17 Symptoms of Low Calcium You Shouldn’t Ignore

Do you want to know about the symptoms of low calcium? Calcium is a vital mineral that your body needs to support the health of your bones and teeth, as well as for muscle function and nerve signaling. When you don’t have enough calcium in your system, it can lead to various symptoms that you shouldn’t overlook.

Symptoms of Low Calcium

Now, let’s explore these symptoms, which are signals your body sends to say it needs more calcium.

1. Muscle Cramps and Spasms

If you often get muscle cramps or spasms, especially in your legs, it might be a sign that your calcium levels are low. Since calcium plays a role in muscle movement, without enough, your muscles can become overactive.

2. Fatigue and Weakness

Feeling unusually tired or weak could also be a hint of low calcium. This mineral is necessary for energy production, so a deficiency can leave you feeling depleted.

3. Tingling or Numbness

Tingling or numbness in your fingers or around your mouth is another telltale sign. This happens because low calcium affects nerve function.

Symptoms of Low Calcium

4. Dry Skin and Brittle Nails

Calcium is important for healthy skin and nails. If you notice your skin is drier than usual or your nails break easily, it could be due to a lack of calcium.

5. Osteoporosis Risk

Over time, a deficiency can lead to osteoporosis, where your bones become weak and brittle. This fact is particularly important for older adults and postmenopausal women.

Symptoms of Low Calcium

6. Dental Problems

Since calcium is key for strong teeth, not having enough can lead to dental issues like cavities and tooth decay.

7. Memory Problems

Research suggests that calcium is crucial for brain health, so a deficiency could contribute to memory problems or difficulty with certain mental tasks.

8. Difficulty Sleeping

Calcium helps with the production of melatonin, the hormone that regulates sleep. If you’re having trouble sleeping, it might be because you’re not getting enough calcium.

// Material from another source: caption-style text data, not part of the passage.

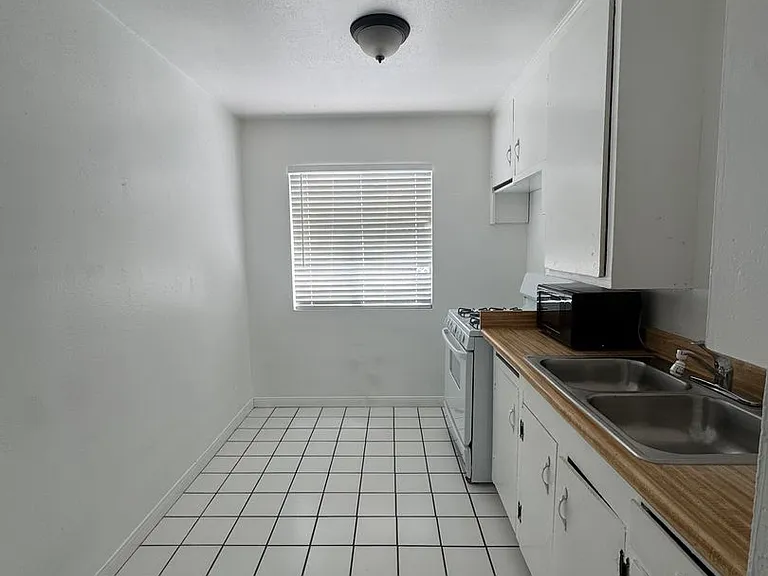 301 Panamint Ave — Photo 14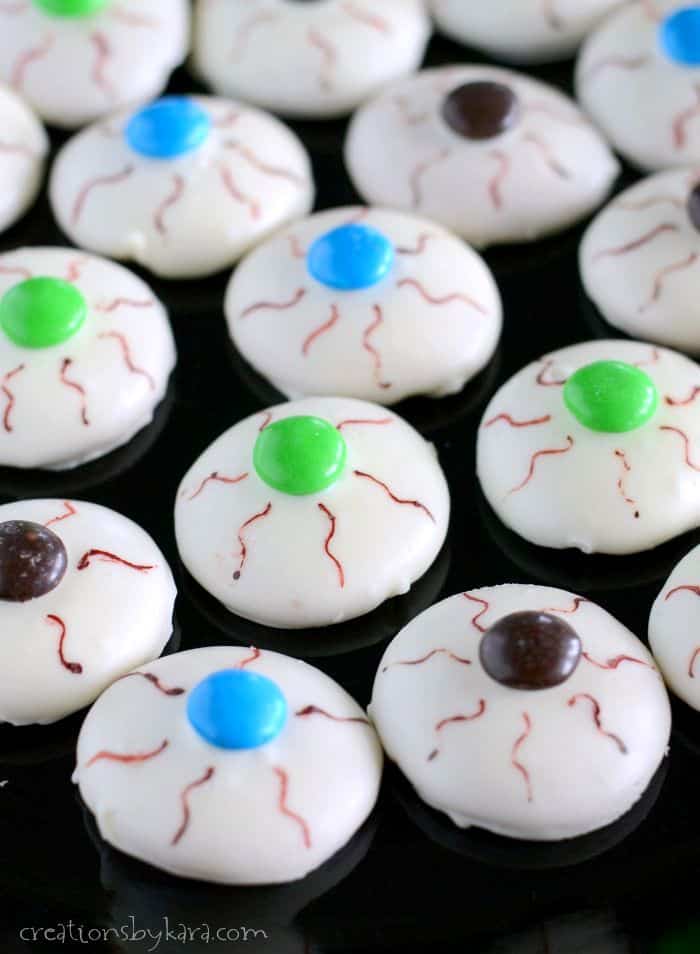These simple cookies are perfect for Halloween parties!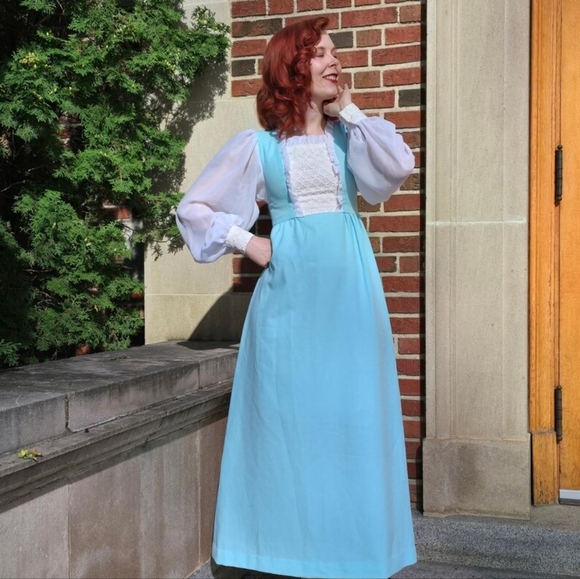 Vintage 1970 Teen Trend White Chiffon + Aqua textured polyester Maxi Dress - Picture 3 of 4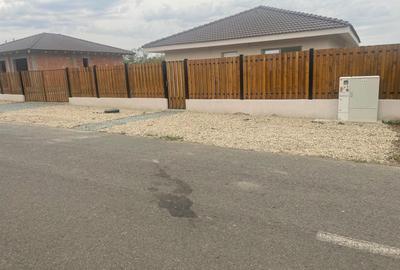 Casă individuală de vânzare – Petrovaselo (la cheie)-comision 0% - 30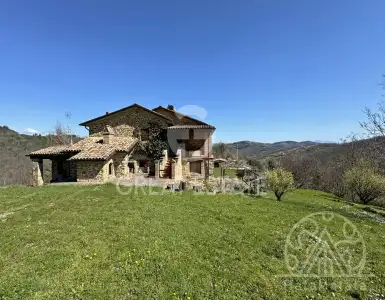 Buy in Italy for 630000€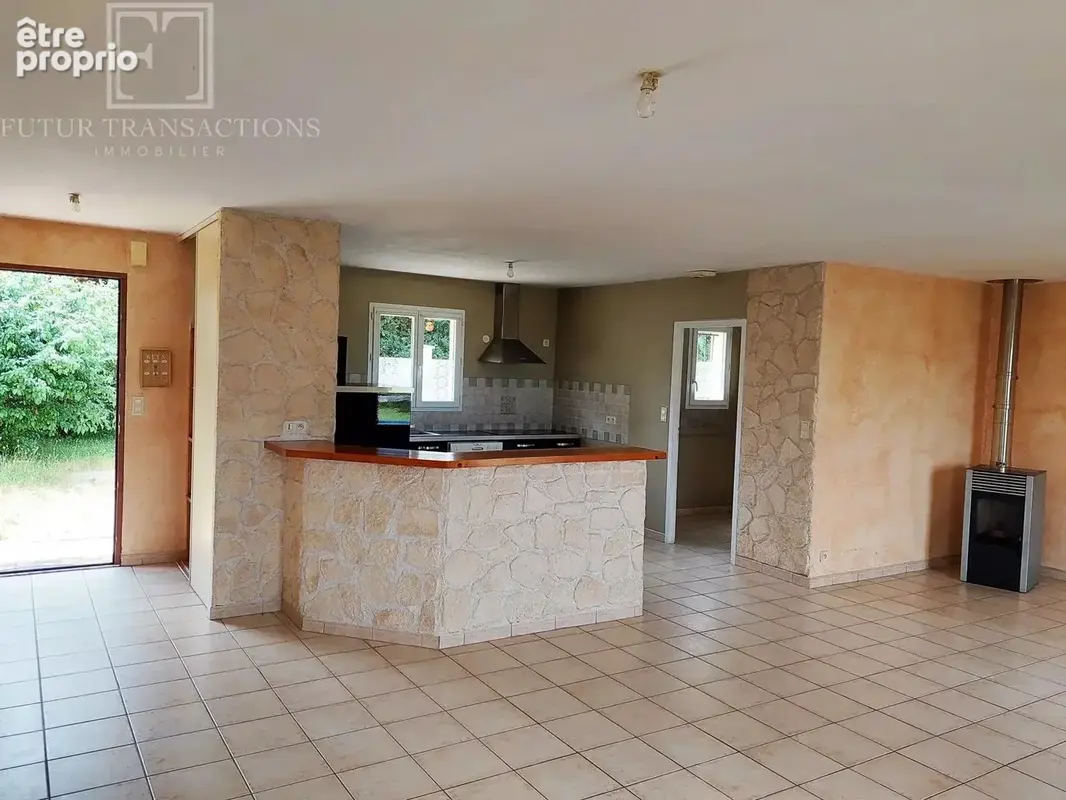 Plain pied sur 2350 m² - photo 5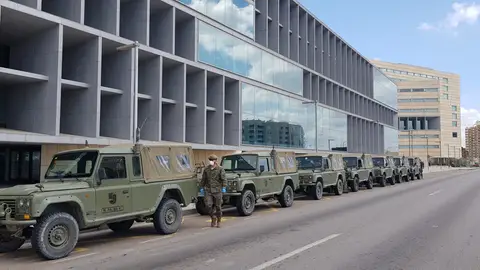 La llegada de un equipo del Regimiento de Infantería Palma 47, Ejercito de Tierra, al hotel Palma Bay. Hotel medicalizado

9. Irritability and Anxiety

A lack of calcium can also affect your mental health, leading to feelings of irritability or anxiety.

10. Seizures

In severe cases, low calcium levels can cause seizures because of their role in nerve function and signaling.

11. Heart Palpitations

Calcium is crucial for heart health, and a deficiency can lead to irregular heartbeats or palpitations.

12. Difficulty Swallowing

If you find it hard to swallow, it might be due to the muscles in your throat needing more calcium to function properly.

13. Fainting

Low calcium can cause fainting spells, as it’s necessary for maintaining blood pressure and supporting vascular function.

14. Poor Appetite

Not feeling hungry? It could be that low calcium levels are to blame, as it’s involved in digestive enzyme production.

15. Height Loss

Over time, not getting enough calcium can cause a decrease in height, especially in older adults, due to bone density loss.

16. Frequent Illness

Calcium plays a role in the immune system, so if you’re getting sick more often, it could be a sign that your calcium levels are low.

17. Hazy Vision

Calcium is also important for eye health. A deficiency might affect your vision, causing it to become hazy or less sharp.

If you’re experiencing these symptoms, it’s important to talk to your doctor. They can check your calcium levels and advise you on the best course of action.

Symptoms of Low Calcium

How Can You Increase Calcium Intake?

To increase calcium intake, include more calcium-rich foods in your diet, such as dairy products like milk, cheese, and yogurt; leafy green vegetables like kale and broccoli; and fortified foods. For some, calcium supplements may be necessary, but it’s best to consult a pharmacist or doctor before taking these supplements.

Can You Have Too Much Calcium?

Yes, you can have too much calcium, a condition known as hypercalcemia. This can lead to kidney stones, interfere with heart and brain functions, and cause constipation and nausea. It’s important to strike a balance and not exceed the recommended daily intake unless advised by a healthcare professional.

What Are the Best Sources of Calcium for Those Who Are Lactose Intolerant?

For people who are lactose intolerant, fortified plant-based milk (such as almond, soy, or rice milk), canned fish with bones (like sardines or salmon), tofu, and fortified cereals are good options. Leafy green vegetables and certain nuts and seeds also contain calcium.